TRECHO DA PÁGINA ▸
•••••
Foco nos prédios-ícones: Restauros em andamento e recentes

Atualmente, a atenção se volta para os monumentais prédios que circundam a praça. Um dos mais emblemáticos, o Museu Goiano Professor Zoroastro Artiaga, iniciou em 2024 uma restauração completa.

O prédio de 1946, projeto do arquiteto polonês Kazimierz Bartoszewski, já havia passado por uma significativa reestruturação entre 1999 e 2003. No entanto, a obra atual é vista como a mais profunda. 

“Está sendo feito um trabalho bem detalhado, acho que é o primeiro trabalho feito de restauração mais completa do prédio”, comenta Gutto Lemes. Ele ainda informa que “está sendo gasto R$ 6,6 milhões, uma restauração mais detalhada”.

Museu Zoroastro Artiaga | Foto: Marina Adorjan

De forma similar, o Palácio das Esmeraldas, sede do governo estadual, acaba de passar por uma nova restauração. Após uma grande reforma entre 2013 e 2016, seguindo diretrizes do Iphan, uma revitalização focada em reparos estruturais e fachadas foi concluída e entregue em abril de 2025. 

“Esse ano, no primeiro semestre, foi também feita a restauração da fachada do Palácio. O processo de restauro foi na parte da fachada, na parte externa do Palácio das Esmeraldas, que foi a troca do revestimento, mas conservando a cor verde ainda”, detalha Lemes.

Restauração devolveu ao Palácio das Esmeraldas suas características originais | Foto: Walter Folador e Júnior Guimarães)

Outros imóveis também estão no radar. “Tem um outro prédio ao lado do palácio, que é o antigo Fórum Tribunal de Justiça, que está sendo restaurado também. Então, o Estado está fazendo o dever de casa dele, que é restaurar os prédios. Esse ano é o centenário, então está bem adiantado com essa questão dos prédios da Praça Cívica”, observa o presidente da SODÉCO.

A lista de obras inclui ainda a antiga Chefatura de Polícia (1937), hoje sede da Organização das Voluntárias de Goiás (OVG), e o Cine Cultura.

O conjunto Art Déco e seu valor excepcional

A singularidade da Praça Cívica reside na concentração e qualidade de seu acervo arquitetônico. “É uma das praças mais importantes, que tem o maior aglomerado de Art Déco do Brasil, a nível nacional. Ali tem quase 11 prédios tombados de Art Decó em volta da praça”, afirma Gutto Lemes.

Para ele, o traçado urbano reforça essa importância: “tem também a questão do traçado, que foi inspirado no Palácio de Versalhes, em Paris… convergindo para a praça onde sempre foi o poder”.

Além disso, Lemes defende um título honorífico que está em tramitação: “nós somos hoje uma capital Art Déco do Estado de Goiás… Esse ano nós já tivemos aprovação na Câmara Federal e agora está em trâmite no Senado, isso para que Goiânia seja reconhecida como Capital Nacional do Art Deco”.

“Ela foi toda uma capital construída nesse estilo. Nenhuma outra no mundo teve essa honraria. Então, no mundo inteiro, nas minhas pesquisas, Goiânia foi a única a ser construída nesse estilo”, fundamenta.
•••••
TAREFA A REALIZAR ▸
Reescreva o trecho do texto sobre os restauros na Praça Cívica começando em "Foco nos prédios-ícones: Restauros" e terminando em "a mais profunda.", trocando "reestruturação" por "reforma".

DADOS FORNECIDOS ▸
•••••
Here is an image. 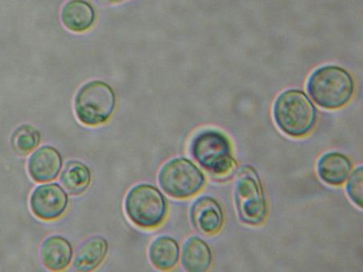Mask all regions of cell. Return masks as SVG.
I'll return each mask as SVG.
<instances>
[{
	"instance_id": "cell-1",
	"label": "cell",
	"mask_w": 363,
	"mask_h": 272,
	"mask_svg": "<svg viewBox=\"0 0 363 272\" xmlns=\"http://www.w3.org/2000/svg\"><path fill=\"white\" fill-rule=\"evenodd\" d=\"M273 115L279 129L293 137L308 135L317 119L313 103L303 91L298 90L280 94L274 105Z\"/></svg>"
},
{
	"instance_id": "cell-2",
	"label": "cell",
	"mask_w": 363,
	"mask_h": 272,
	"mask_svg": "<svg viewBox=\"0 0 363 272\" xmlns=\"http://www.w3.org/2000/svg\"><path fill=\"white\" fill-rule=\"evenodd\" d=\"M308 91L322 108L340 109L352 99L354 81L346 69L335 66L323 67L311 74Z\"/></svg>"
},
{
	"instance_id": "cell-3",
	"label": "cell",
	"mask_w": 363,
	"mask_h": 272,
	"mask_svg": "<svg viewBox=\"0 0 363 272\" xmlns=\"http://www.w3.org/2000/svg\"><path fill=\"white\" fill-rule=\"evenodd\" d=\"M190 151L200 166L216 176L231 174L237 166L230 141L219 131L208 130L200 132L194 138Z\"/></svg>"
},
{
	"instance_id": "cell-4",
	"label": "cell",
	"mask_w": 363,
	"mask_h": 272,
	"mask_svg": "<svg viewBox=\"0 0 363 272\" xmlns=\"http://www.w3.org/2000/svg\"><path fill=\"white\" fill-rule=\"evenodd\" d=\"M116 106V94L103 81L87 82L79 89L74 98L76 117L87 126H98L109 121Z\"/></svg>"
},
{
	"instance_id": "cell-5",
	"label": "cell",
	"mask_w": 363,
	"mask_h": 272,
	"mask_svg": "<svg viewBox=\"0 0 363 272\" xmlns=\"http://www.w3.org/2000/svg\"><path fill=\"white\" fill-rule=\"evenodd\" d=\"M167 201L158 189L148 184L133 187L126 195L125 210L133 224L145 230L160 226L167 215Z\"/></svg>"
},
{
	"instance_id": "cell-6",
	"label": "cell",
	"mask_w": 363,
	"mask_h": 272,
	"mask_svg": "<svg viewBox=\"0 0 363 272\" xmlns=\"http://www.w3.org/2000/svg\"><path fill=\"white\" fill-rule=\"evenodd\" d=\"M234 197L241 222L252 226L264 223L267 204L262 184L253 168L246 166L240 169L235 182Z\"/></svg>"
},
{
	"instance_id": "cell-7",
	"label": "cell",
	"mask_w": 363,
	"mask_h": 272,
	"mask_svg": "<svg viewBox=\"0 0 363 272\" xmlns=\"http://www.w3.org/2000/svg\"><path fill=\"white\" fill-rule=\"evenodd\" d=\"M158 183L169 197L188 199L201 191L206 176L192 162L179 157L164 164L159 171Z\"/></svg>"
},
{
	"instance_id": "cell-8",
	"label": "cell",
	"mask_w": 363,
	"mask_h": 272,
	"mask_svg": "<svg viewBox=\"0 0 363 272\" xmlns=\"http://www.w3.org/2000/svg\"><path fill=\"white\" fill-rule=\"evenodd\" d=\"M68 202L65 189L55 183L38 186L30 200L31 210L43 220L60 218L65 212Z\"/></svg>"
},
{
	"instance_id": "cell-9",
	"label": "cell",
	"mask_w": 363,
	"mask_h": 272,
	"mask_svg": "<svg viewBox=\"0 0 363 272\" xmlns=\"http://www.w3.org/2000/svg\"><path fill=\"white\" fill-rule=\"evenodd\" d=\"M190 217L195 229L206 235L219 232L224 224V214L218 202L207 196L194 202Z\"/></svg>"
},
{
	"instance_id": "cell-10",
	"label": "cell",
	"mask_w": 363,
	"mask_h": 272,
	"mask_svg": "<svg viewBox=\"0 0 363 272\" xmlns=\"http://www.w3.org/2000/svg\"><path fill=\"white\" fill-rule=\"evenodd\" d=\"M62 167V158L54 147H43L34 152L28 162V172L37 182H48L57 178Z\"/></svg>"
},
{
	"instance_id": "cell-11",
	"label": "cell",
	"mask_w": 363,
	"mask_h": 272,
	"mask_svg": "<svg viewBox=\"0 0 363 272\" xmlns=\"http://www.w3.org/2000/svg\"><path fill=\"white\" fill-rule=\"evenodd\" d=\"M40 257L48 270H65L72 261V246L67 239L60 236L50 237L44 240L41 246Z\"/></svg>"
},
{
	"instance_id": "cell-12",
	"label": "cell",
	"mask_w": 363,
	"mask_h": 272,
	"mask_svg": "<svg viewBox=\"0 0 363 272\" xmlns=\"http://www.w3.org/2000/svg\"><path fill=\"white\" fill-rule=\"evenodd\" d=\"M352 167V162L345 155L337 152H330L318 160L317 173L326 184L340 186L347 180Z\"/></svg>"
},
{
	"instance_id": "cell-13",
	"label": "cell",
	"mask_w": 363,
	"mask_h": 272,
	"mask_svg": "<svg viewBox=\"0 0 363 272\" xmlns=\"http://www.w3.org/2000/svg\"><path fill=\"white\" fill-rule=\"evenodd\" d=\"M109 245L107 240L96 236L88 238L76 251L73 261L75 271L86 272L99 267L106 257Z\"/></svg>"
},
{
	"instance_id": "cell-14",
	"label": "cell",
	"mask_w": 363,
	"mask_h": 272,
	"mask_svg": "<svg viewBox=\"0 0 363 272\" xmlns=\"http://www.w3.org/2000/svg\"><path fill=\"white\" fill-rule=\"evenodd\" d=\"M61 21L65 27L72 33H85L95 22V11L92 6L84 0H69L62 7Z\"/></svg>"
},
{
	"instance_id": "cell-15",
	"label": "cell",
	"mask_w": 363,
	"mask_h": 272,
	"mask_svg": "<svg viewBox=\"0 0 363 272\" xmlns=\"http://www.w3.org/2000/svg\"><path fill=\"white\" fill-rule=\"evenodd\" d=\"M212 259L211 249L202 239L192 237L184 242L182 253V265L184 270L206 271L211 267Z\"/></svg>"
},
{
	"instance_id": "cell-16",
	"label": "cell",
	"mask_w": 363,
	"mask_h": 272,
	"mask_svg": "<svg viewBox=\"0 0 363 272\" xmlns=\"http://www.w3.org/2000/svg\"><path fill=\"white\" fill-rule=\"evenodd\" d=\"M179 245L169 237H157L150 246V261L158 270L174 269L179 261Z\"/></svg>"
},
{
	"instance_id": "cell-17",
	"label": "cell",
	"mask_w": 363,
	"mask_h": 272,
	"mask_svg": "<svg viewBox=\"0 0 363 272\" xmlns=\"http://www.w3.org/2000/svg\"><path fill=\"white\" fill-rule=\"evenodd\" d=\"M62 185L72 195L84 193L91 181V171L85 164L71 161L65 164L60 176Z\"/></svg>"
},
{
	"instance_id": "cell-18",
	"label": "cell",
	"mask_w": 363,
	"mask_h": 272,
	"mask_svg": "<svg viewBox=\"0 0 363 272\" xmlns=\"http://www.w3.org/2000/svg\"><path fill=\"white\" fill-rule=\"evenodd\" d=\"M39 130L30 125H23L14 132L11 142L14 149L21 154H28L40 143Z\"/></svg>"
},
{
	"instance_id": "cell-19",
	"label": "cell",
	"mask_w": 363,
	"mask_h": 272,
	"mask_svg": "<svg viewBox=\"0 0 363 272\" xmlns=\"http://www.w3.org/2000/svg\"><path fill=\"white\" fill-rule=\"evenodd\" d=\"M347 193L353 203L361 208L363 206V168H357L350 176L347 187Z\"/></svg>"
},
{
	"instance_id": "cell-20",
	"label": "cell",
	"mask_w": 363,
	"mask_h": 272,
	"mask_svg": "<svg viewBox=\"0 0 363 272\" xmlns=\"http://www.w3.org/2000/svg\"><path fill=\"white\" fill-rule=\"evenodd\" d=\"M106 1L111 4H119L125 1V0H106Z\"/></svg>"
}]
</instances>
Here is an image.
•••••
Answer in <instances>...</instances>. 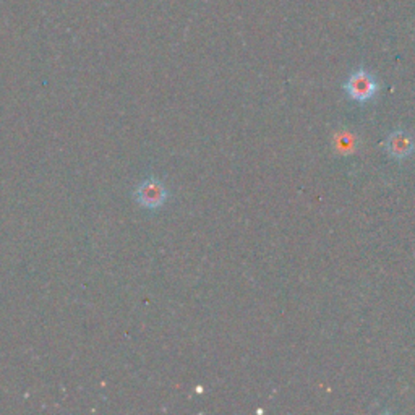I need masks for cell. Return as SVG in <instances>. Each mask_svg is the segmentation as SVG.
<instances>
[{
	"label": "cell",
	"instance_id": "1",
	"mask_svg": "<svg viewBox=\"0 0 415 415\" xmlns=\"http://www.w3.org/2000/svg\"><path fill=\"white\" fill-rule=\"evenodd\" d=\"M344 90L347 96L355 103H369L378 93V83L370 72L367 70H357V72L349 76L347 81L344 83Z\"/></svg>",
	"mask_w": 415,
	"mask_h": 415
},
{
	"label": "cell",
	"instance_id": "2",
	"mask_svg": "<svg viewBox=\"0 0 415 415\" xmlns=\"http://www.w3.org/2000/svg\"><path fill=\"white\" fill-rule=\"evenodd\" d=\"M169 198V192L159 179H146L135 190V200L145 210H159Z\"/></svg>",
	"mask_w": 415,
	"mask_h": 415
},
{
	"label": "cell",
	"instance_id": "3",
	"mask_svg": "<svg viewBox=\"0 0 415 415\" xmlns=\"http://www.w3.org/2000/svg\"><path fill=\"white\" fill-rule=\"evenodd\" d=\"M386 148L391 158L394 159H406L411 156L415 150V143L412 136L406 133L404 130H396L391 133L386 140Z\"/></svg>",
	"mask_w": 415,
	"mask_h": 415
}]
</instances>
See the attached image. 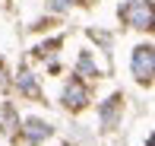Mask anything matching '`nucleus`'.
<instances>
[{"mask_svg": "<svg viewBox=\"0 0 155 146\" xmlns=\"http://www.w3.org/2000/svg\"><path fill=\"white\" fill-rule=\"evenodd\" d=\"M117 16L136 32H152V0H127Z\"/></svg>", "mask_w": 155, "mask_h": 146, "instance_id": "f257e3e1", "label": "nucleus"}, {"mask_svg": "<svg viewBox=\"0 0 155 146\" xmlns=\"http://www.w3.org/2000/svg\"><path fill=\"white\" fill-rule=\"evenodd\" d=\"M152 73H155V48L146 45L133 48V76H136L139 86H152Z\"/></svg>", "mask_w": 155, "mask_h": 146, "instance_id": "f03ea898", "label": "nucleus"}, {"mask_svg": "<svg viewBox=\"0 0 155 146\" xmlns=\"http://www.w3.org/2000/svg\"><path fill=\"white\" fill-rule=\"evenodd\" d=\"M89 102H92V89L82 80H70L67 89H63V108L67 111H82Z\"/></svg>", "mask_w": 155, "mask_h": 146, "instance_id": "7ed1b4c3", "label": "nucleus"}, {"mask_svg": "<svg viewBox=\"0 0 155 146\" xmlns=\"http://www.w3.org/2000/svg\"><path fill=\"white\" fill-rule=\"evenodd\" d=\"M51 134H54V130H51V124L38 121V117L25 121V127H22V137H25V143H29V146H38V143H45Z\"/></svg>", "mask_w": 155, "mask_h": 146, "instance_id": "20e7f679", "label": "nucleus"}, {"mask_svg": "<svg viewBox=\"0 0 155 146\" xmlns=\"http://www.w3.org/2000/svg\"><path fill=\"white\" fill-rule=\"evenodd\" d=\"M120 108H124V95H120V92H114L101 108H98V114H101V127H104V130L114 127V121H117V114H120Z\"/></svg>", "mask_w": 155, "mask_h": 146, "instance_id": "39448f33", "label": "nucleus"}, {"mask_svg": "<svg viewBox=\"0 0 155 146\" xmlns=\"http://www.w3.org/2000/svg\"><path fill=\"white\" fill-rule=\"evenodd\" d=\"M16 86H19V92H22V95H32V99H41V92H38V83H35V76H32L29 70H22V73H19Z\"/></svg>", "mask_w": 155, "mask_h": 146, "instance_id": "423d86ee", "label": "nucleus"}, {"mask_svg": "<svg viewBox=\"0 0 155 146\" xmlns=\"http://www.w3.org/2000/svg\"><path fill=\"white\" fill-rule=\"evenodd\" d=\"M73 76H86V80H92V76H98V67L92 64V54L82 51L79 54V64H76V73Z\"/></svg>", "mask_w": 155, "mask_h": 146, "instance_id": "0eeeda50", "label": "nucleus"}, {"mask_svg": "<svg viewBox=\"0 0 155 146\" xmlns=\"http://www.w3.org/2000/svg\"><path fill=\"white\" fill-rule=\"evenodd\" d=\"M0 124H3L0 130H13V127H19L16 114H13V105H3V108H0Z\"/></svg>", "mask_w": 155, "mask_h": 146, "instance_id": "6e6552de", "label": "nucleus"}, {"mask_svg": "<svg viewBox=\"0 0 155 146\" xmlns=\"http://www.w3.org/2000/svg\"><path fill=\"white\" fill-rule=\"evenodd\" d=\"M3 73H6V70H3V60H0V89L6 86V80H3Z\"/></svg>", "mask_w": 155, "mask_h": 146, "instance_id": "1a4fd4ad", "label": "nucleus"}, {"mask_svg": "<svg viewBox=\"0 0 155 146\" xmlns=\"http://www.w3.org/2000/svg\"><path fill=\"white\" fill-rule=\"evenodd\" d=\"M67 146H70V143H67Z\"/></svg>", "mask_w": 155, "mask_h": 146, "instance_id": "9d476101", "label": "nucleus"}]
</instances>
•••••
RESPOSTA DA TAREFA ▸
Foco nos prédios-ícones: Restauros em andamento e recentes

Atualmente, a atenção se volta para os monumentais prédios que circundam a praça. Um dos mais emblemáticos, o Museu Goiano Professor Zoroastro Artiaga, iniciou em 2024 uma restauração completa.

O prédio de 1946, projeto do arquiteto polonês Kazimierz Bartoszewski, já havia passado por uma significativa reforma entre 1999 e 2003. No entanto, a obra atual é vista como a mais profunda.